Try it — Each line of the material below is to be given again exactly.
[Data for this task Boundary: Start]
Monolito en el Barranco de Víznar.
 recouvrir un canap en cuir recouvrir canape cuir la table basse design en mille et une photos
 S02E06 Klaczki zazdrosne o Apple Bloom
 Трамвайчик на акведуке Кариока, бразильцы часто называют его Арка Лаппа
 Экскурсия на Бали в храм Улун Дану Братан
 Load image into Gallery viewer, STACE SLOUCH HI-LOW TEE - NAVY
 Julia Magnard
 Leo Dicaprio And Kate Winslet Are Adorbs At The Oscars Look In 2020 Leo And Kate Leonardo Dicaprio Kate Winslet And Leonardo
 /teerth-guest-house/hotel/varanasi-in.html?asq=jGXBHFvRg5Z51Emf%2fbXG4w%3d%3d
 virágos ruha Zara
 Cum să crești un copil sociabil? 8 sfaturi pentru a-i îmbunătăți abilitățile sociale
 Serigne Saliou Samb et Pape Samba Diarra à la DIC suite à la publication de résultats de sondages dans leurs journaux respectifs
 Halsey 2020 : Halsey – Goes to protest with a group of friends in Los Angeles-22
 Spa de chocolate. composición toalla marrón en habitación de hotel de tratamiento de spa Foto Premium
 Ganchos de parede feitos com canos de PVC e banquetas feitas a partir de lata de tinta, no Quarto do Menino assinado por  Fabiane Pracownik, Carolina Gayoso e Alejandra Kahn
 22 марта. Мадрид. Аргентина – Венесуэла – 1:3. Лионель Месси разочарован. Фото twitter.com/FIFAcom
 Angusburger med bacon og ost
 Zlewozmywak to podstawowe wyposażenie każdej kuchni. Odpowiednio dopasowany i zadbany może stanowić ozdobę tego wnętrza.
[Data for this task Boundary: End]
Written response —
Monolito en el Barranco de Víznar.
 recouvrir un canap en cuir recouvrir canape cuir la table basse design en mille et une photos
 S02E06 Klaczki zazdrosne o Apple Bloom
 Трамвайчик на акведуке Кариока, бразильцы часто называют его Арка Лаппа
 Экскурсия на Бали в храм Улун Дану Братан
 Load image into Gallery viewer, STACE SLOUCH HI-LOW TEE - NAVY
 Julia Magnard
 Leo Dicaprio And Kate Winslet Are Adorbs At The Oscars Look In 2020 Leo And Kate Leonardo Dicaprio Kate Winslet And Leonardo
 /teerth-guest-house/hotel/varanasi-in.html?asq=jGXBHFvRg5Z51Emf%2fbXG4w%3d%3d
 virágos ruha Zara
 Cum să crești un copil sociabil? 8 sfaturi pentru a-i îmbunătăți abilitățile sociale
 Serigne Saliou Samb et Pape Samba Diarra à la DIC suite à la publication de résultats de sondages dans leurs journaux respectifs
 Halsey 2020 : Halsey – Goes to protest with a group of friends in Los Angeles-22
 Spa de chocolate. composición toalla marrón en habitación de hotel de tratamiento de spa Foto Premium
 Ganchos de parede feitos com canos de PVC e banquetas feitas a partir de lata de tinta, no Quarto do Menino assinado por  Fabiane Pracownik, Carolina Gayoso e Alejandra Kahn
 22 марта. Мадрид. Аргентина – Венесуэла – 1:3. Лионель Месси разочарован. Фото twitter.com/FIFAcom
 Angusburger med bacon og ost
 Zlewozmywak to podstawowe wyposażenie każdej kuchni. Odpowiednio dopasowany i zadbany może stanowić ozdobę tego wnętrza.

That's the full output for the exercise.